Why would a change to the organic result algorithm impact PPC?
Let’s start with the simple answer: paid and organic results aim to achieve the same goal, to deliver the most relevant results to a user. Regardless of the mechanism that controls delivery of the results, the strategy behind “search” has remained unified. As long as this is true, changes to paid and organic algorithms will continue to impact one another.
On top of that, Google already rolled out the PPC equivalent of Hummingbird earlier this year with the introduction of Enhanced Campaigns. This was the largest update to the AdWords platform in more than 5 years, and was essentially Google’s attempt at rewriting the platform without a complete overhaul. Sound familiar?
Both updates push advertisers and web masters to think about search results and digital efforts differently. Long gone is a simply keyword matching system that is easily gamed.
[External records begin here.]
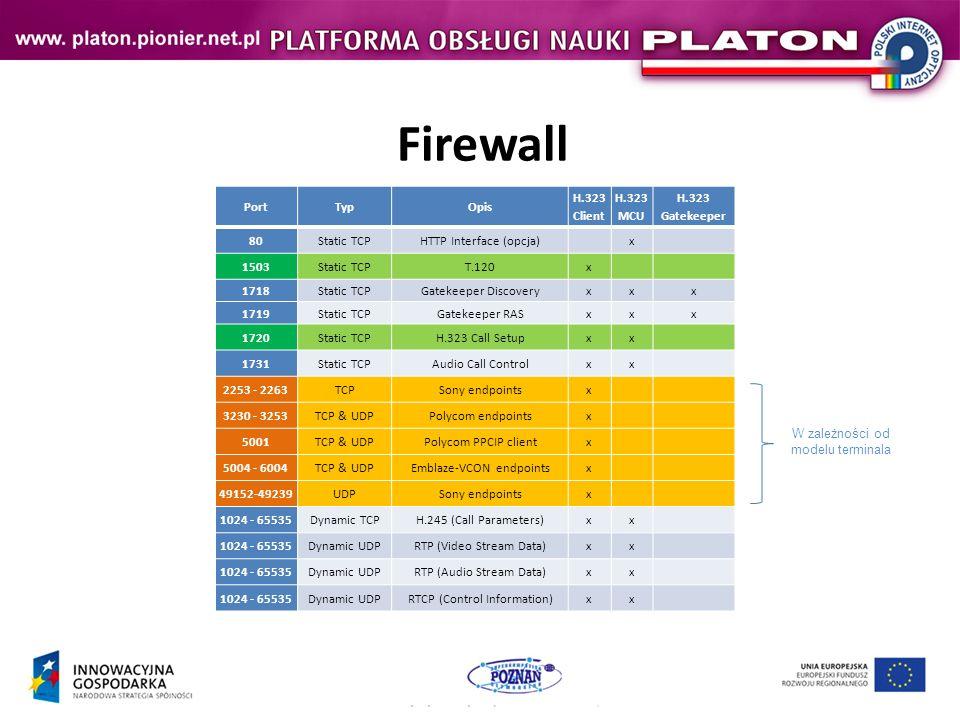 Firewall PortTypOpis H.323 Client H.323 MCU H.323 Gatekeeper 80Static TCPHTTP Interface (opcja) x 1503Static TCPT.120x 1718Static TCPGatekeeper Discoveryxxx 1719Static TCPGatekeeper RASxxx 1720Static TCPH.323 Call Setupxx 1731Static TCPAudio Call Controlxx 2253 - 2263TCPSony endpointsx 3230 - 3253TCP & UDPPolycom endpointsx 5001TCP & UDPPolycom PPCIP clientx 5004 - 6004TCP & UDPEmblaze-VCON endpointsx 49152-49239UDPSony endpointsx 1024 - 65535Dynamic TCPH.245 (Call Parameters)xx 1024 - 65535Dynamic UDPRTP (Video Stream Data)xx 1024 - 65535Dynamic UDPRTP (Audio Stream Data)xx 1024 - 65535Dynamic UDPRTCP (Control Information)xx W zależności od modelu terminala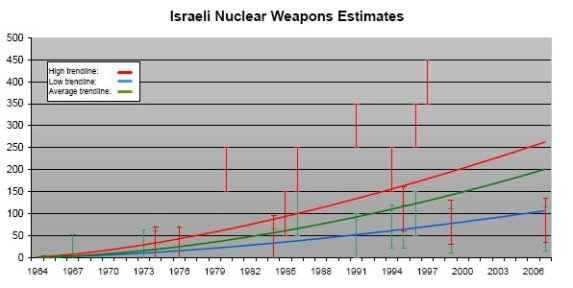 Estimates for Israel's nuclear weapons stockpile range from 70 to 400 warheads. The actual number is probably closer to the lower estimate. Additional weapons could probably be built from inventories of fissile materials.   http://fas.org/nuke/guide/israel/nuke/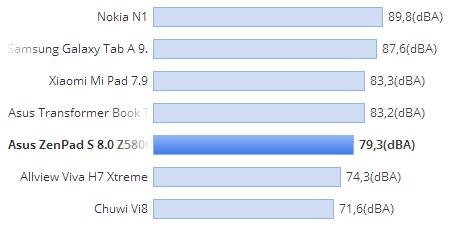 ASUS ZenPad S 8.0 putere volum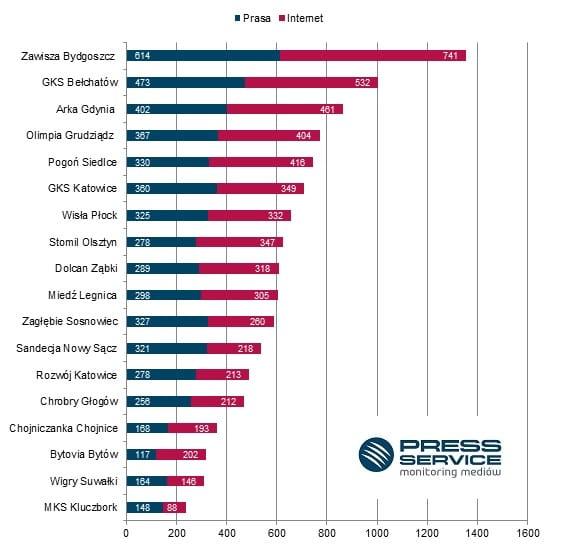 Medialność zespołów I ligi w lipcu 2015 roku – informacje zebrane w procesie monitoringu ponad 1100 tytułów prasowych i wybranych stron internetowych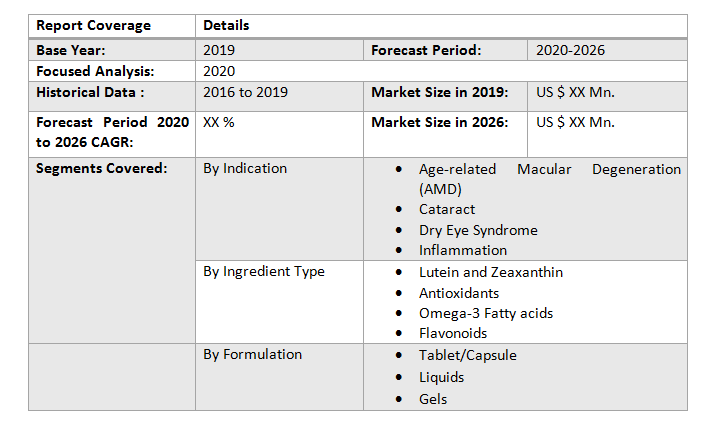 Global Eye Health Supplements Market3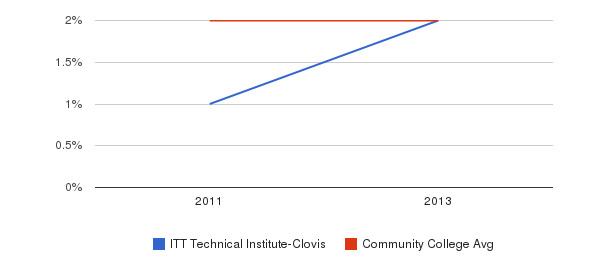 ITT Technical Institute-Clovis More&nbsp(2011-2013)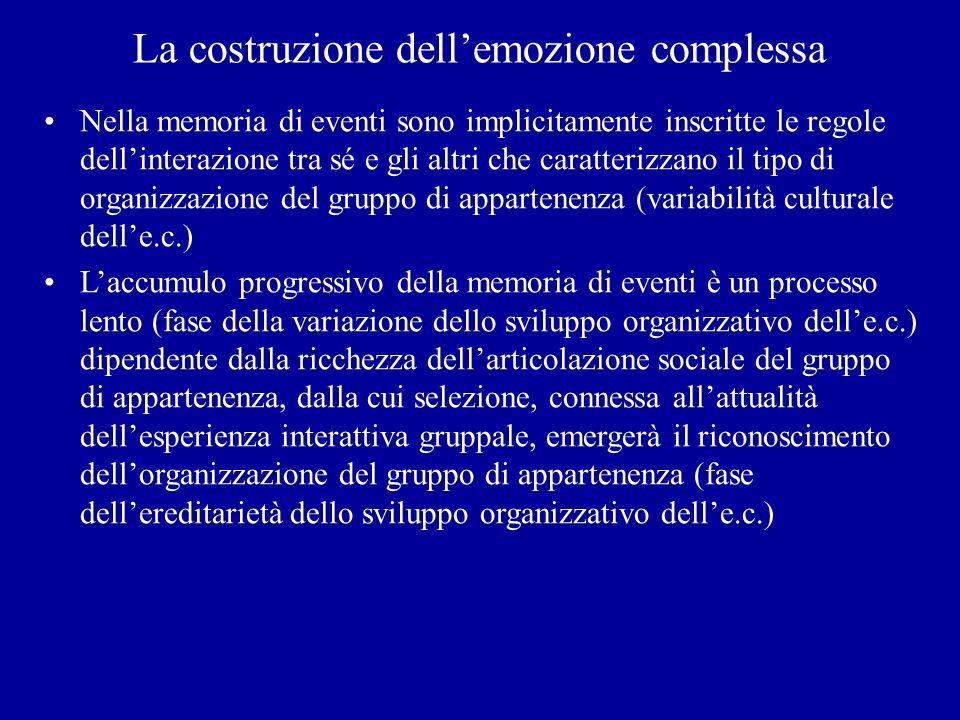 La costruzione dellemozione complessa Nella memoria di eventi sono implicitamente inscritte le regole dellinterazione tra sé e gli altri che caratteri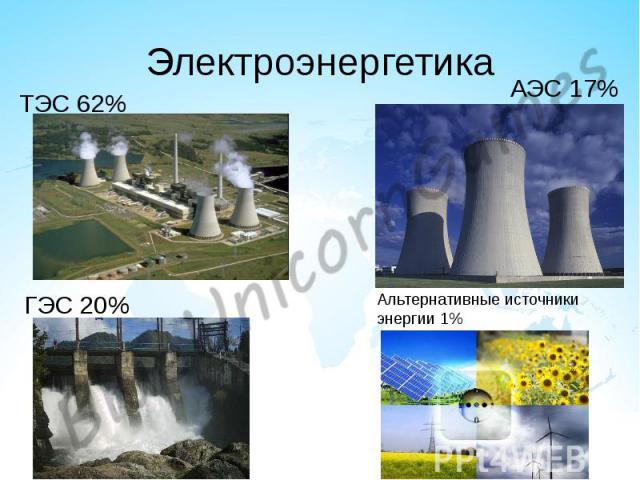 Электроэнергетика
The new system is much more advanced, featuring the capability to decipher context and intent. Ultimately, Google does not want to be a search engine, they want to be an answer engine. Context and intent are crucial to success in this endeavor.
How will this impact PPC?
How do we need to prepare for this change?
In the short term, the most important thing you need to do is be aware. Be aware that search is changing, whether it’s organic or paid. This will allow you to identify specific performance and engagement changes, analyze, and then adjust. In the long term, you’ll want to adjust your campaign structures, keywords, and ad copy to better align with the new semantic search style.